Xiangru Tang, Zhuoyun Yu, Jiapeng Chen, Yan Cui, Daniel Shao, Weixu Wang, Fang Wu, Yuchen Zhuang, Wenqi Shi, Zhi Huang, Arman Cohan, Xihong Lin, Fabian Theis, Smita Krishnaswamy, Mark Gerstein

2025-08-05

CellForge: Agentic Design of Virtual Cell Models

Summary

This paper talks about CellForge, a smart system that uses multiple AI agents to turn raw biological data from single cells into detailed and optimized virtual cell models that can predict how cells respond to changes like drugs or gene edits.

What's the problem?

The problem is that building computer models of cells is really hard because biological systems are very complex, the data comes in many different forms, and it usually needs experts from many fields to create accurate models.

What's the solution?

CellForge solves this by using a multi-agent framework where different specialized AI agents work together.

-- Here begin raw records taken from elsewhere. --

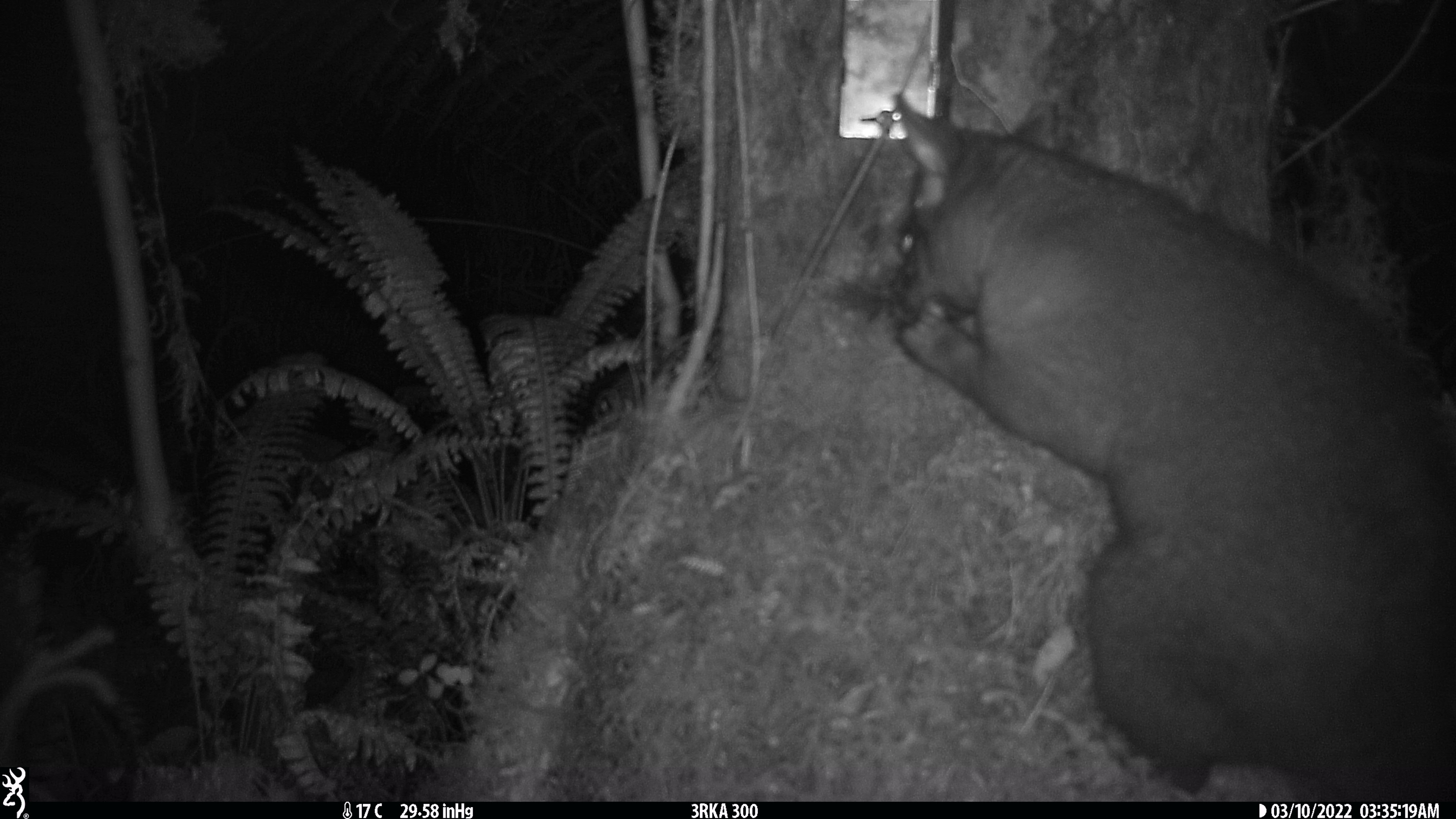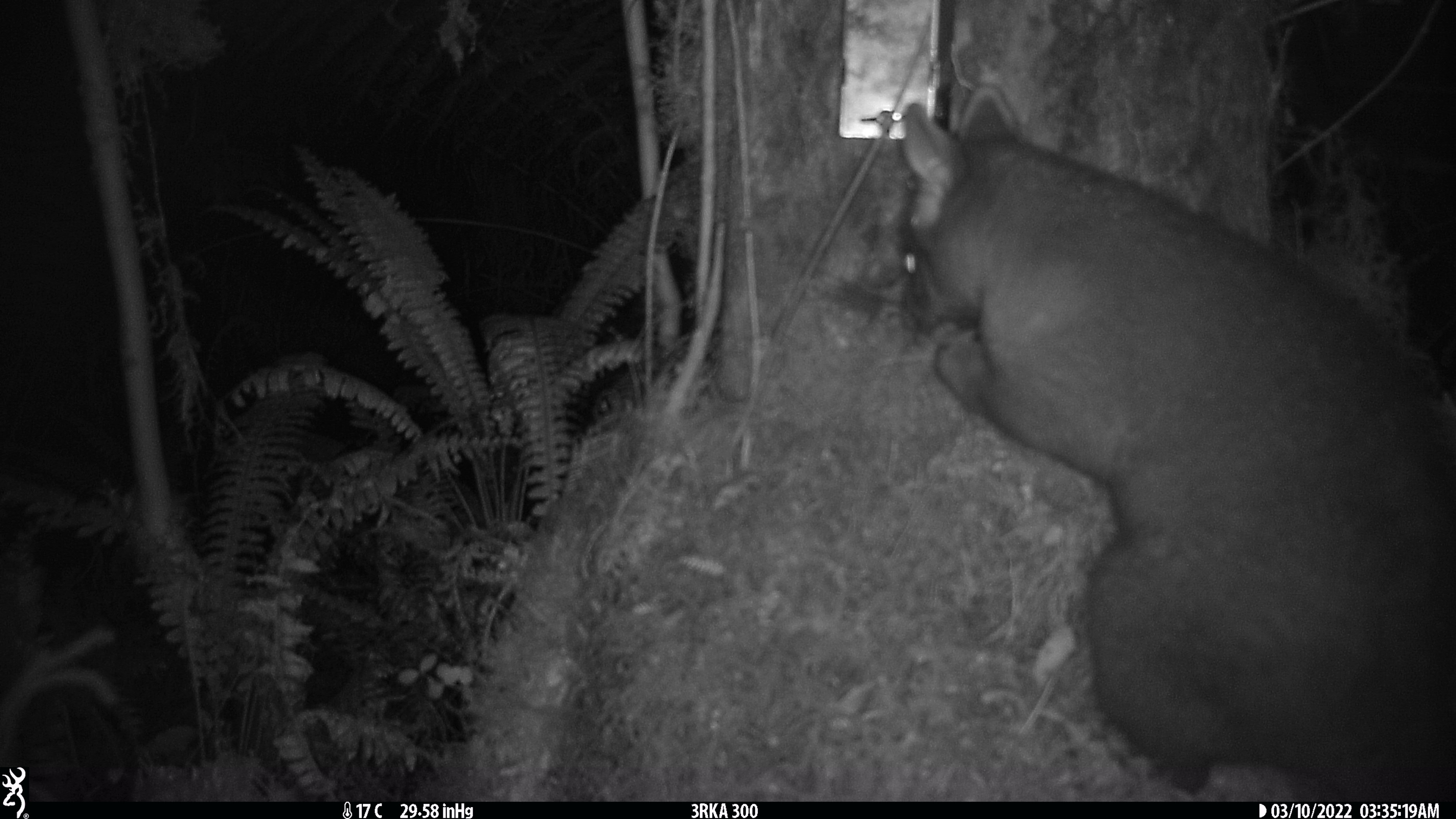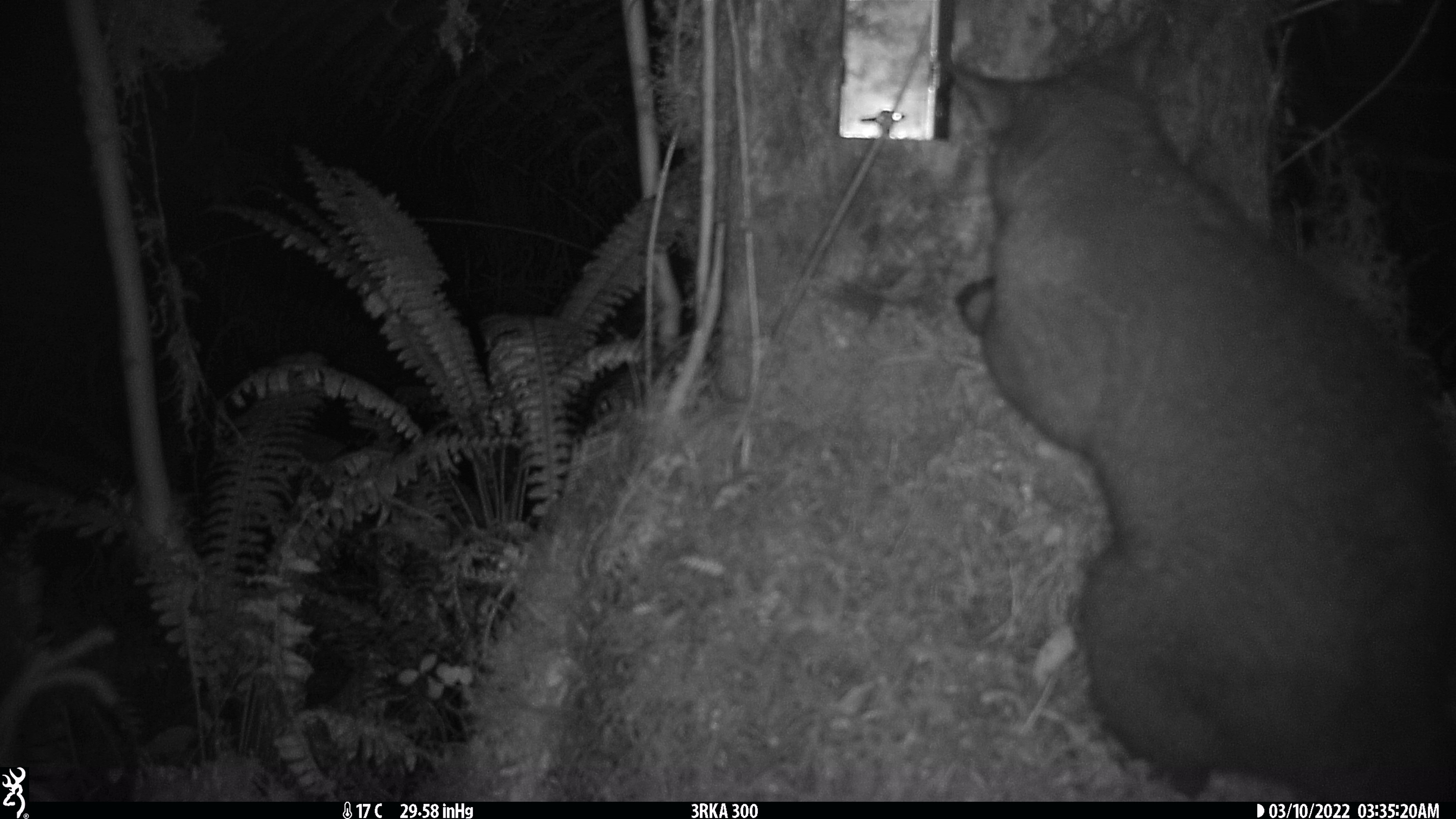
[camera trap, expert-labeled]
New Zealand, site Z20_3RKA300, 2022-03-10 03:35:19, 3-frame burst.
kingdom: Animalia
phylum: Chordata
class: Mammalia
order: Diprotodontia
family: Phalangeridae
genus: Trichosurus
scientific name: Trichosurus vulpecula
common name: common brushtail possum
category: possum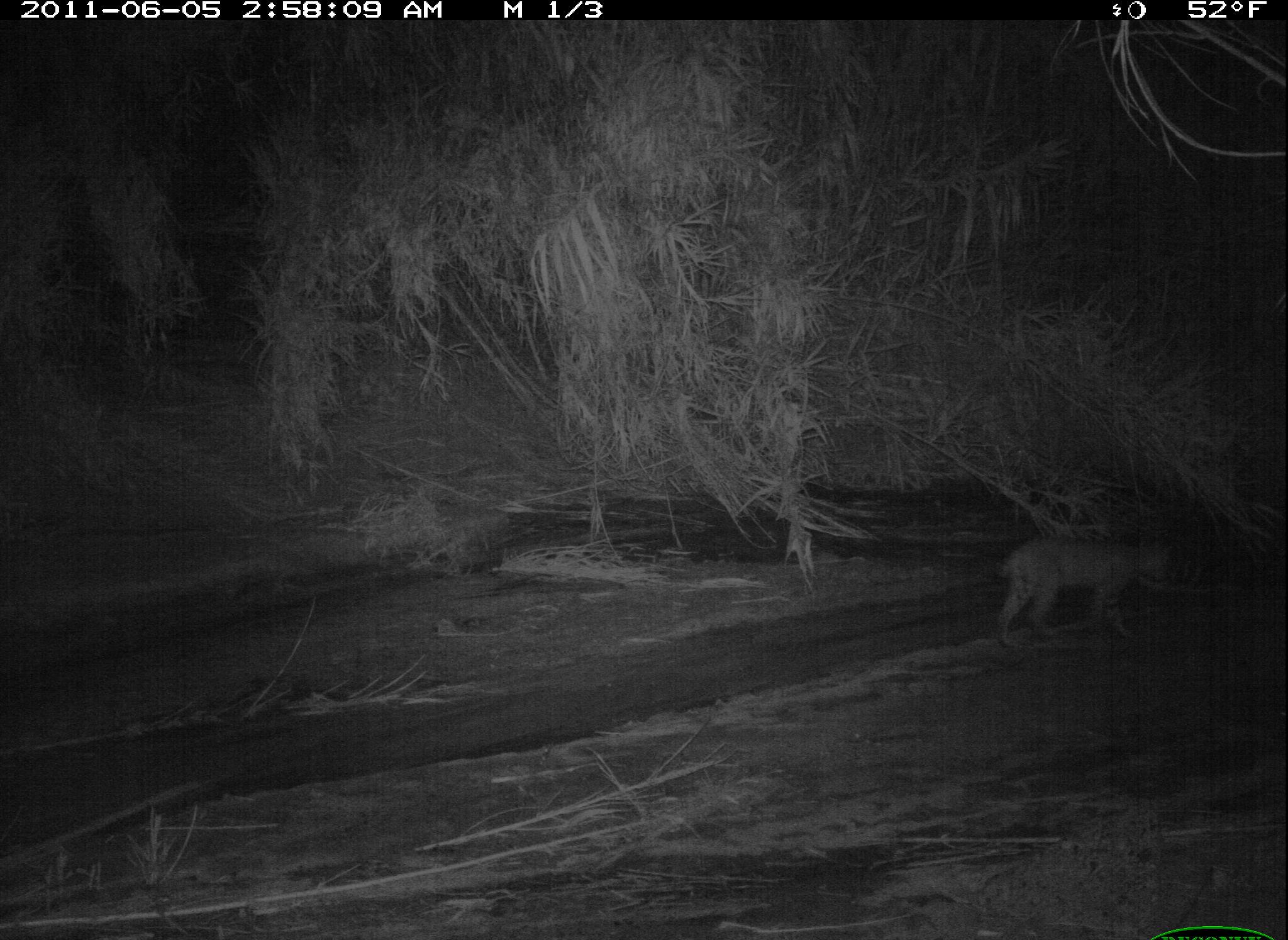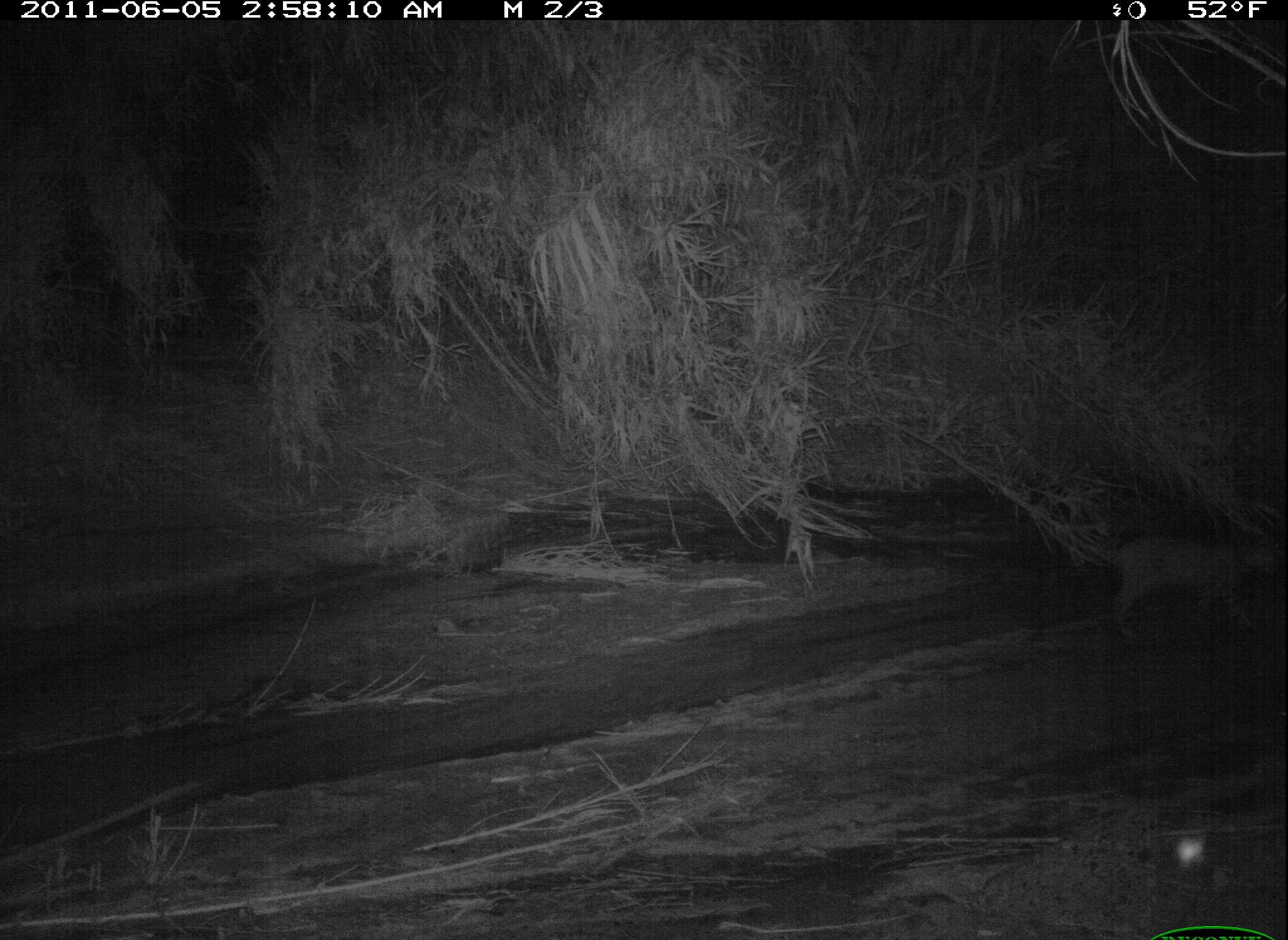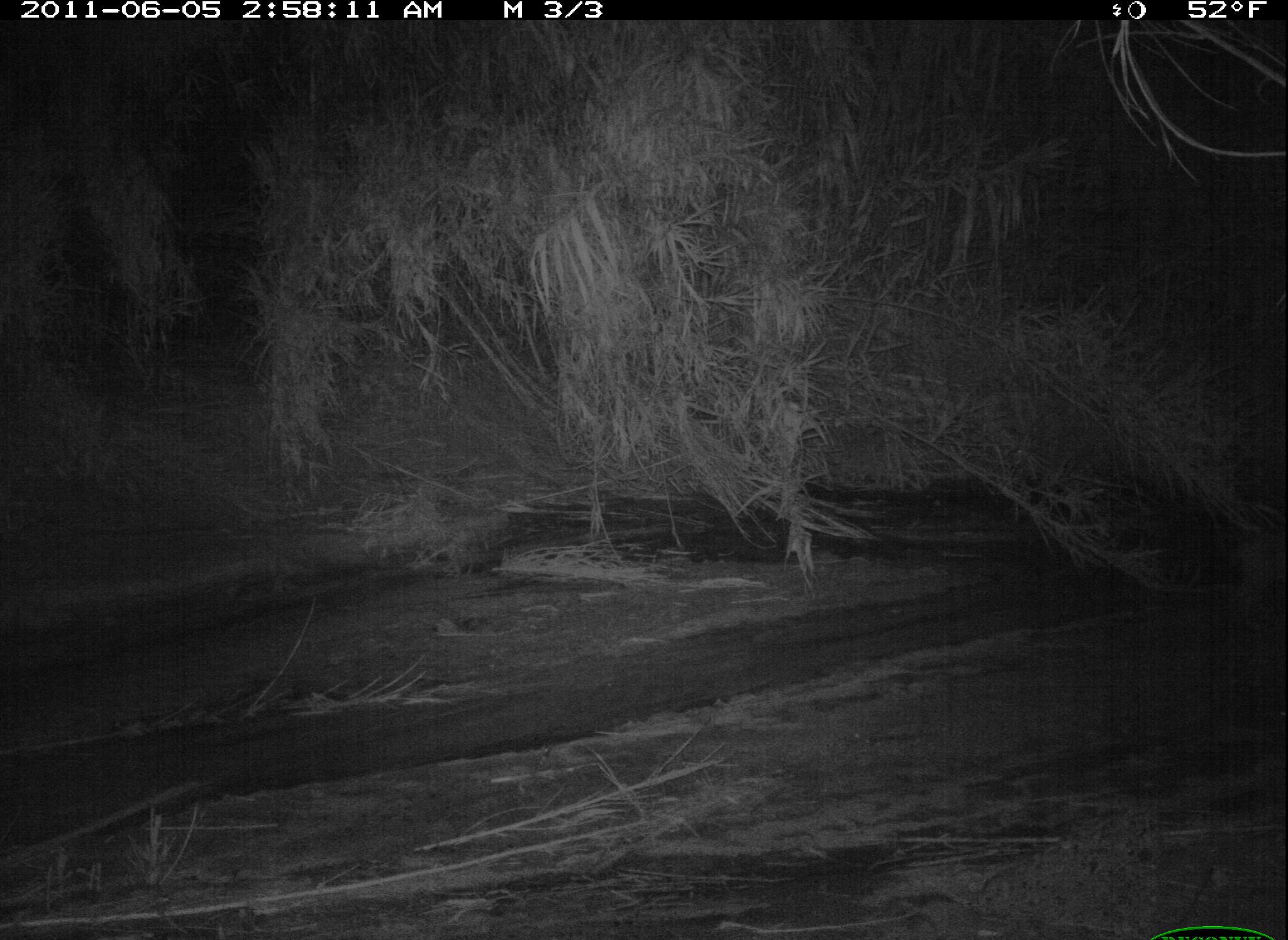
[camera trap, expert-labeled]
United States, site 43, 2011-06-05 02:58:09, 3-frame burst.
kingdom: Animalia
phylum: Chordata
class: Mammalia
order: Carnivora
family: Felidae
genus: Lynx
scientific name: Lynx rufus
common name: bobcat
Bobcat (Lynx rufus).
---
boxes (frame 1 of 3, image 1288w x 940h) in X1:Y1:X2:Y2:
bobcat: 977:522:1191:664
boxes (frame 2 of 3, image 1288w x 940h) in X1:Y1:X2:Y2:
bobcat: 1058:503:1286:662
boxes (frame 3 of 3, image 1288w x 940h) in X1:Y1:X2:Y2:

Some analyze the data and research, others design the best modeling strategies, and another generates the code to create and train the virtual cell model. These agents discuss and improve their plans until they reach the best solution.

Why it matters?

This matters because CellForge helps scientists better understand cells and predict how they react to treatments or changes, speeding up research in biology and medicine while reducing the need for costly experiments.

Abstract

CellForge, an agentic system using a multi-agent framework, transforms raw single-cell multi-omics data into optimized computational models for virtual cells, outperforming state-of-the-art methods in single-cell perturbation prediction.